Yeah, perhaps the actual title would be better: "The Numerical Analysis of Differentiable Simulation". (Rather than the subtitle, which is itself a poor rewording of the actual subtitle in the video.)

Lerc

4 months ago

1 reply

With floats getting smaller and smaller in ML, It's hard to imagine anyone failing to learn this as one of their early experiences in the field.

The focus should not be on the possibility of error, but managing the error to be within acceptable limits. There's a hour long video there, and it's 3am, so I'm not sure how much of this covers management. Anyone familiar with it care to say?

Legend2440

4 months ago

1 reply

Floats are getting smaller and smaller only in neural networks - which works ok because NNs are designed for nice easy backprop. Normalization and skip connections really help avoid numerical instability.

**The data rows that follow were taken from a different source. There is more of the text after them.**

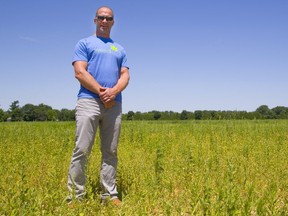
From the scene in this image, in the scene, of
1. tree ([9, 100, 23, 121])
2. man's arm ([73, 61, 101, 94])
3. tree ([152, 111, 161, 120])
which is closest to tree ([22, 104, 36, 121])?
tree ([9, 100, 23, 121])

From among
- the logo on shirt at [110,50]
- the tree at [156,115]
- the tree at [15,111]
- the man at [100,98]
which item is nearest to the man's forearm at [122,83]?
the man at [100,98]

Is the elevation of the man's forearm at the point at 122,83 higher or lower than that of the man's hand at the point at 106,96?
higher

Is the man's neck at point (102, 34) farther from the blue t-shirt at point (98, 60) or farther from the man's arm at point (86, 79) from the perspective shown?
the man's arm at point (86, 79)

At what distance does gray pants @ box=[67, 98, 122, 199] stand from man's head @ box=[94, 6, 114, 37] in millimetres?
1043

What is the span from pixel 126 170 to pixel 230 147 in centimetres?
350

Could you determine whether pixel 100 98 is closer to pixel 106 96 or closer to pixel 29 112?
pixel 106 96

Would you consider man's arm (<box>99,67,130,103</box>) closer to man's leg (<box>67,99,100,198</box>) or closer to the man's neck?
man's leg (<box>67,99,100,198</box>)

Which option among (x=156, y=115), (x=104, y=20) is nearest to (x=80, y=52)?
(x=104, y=20)

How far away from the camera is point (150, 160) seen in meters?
6.64

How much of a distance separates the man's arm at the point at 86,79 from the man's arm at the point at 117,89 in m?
0.09

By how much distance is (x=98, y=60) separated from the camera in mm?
4234

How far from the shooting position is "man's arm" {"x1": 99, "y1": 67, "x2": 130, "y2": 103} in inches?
160

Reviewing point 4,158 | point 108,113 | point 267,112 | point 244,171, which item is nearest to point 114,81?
point 108,113

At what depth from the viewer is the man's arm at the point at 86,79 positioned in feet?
13.2
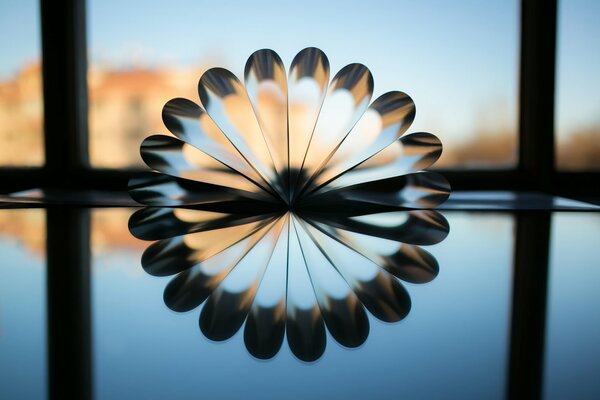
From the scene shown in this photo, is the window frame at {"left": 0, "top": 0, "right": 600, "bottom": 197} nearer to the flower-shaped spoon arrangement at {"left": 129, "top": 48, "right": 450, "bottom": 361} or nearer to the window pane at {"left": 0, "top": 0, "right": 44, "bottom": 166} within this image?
the window pane at {"left": 0, "top": 0, "right": 44, "bottom": 166}

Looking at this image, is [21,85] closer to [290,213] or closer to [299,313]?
[290,213]

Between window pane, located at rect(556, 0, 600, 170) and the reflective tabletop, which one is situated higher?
window pane, located at rect(556, 0, 600, 170)

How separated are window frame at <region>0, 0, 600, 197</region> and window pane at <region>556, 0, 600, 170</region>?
0.08ft

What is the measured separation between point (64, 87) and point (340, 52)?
1.96 ft

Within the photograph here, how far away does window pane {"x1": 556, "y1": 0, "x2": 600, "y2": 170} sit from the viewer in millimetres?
1130

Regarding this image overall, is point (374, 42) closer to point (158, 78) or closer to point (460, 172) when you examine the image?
point (460, 172)

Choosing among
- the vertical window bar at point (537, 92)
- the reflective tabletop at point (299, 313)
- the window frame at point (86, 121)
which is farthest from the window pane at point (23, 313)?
the vertical window bar at point (537, 92)

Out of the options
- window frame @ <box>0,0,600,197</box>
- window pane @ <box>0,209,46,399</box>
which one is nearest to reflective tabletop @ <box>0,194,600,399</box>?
window pane @ <box>0,209,46,399</box>

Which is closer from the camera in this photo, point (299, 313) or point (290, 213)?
point (299, 313)

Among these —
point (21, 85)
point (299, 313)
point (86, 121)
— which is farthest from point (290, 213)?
point (21, 85)

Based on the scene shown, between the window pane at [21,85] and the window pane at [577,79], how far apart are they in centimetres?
111

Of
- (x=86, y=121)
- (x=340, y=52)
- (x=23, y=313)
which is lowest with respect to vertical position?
(x=23, y=313)

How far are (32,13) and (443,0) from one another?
2.88 feet

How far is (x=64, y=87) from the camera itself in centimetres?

The author is talking about ODEs and PDEs, which come from physical systems and don't have such nice properties.

storus

4 months ago

2 replies

Skip connections are about preserving identity, not to make it more numerically stable.

D-Machine

4 months ago

2 replies

I'm not sure your claim is correct, nor particularly precise. Skip connections do propagate feature maps from earlier to later/deeper in the network, and one can model this mathematically as using an identity function to do this, but I wouldn't say that this is "about preserving identity". Also, the reason the identity is useful here is because it prevents vanishing gradients (due to the identity function having an identity tensor as the gradient). Arguably, preventing vanishing gradients is exactly about numerical stability, so I would in fact argue that skip connections are there to make gradient descent of certain architectures more numerically stable.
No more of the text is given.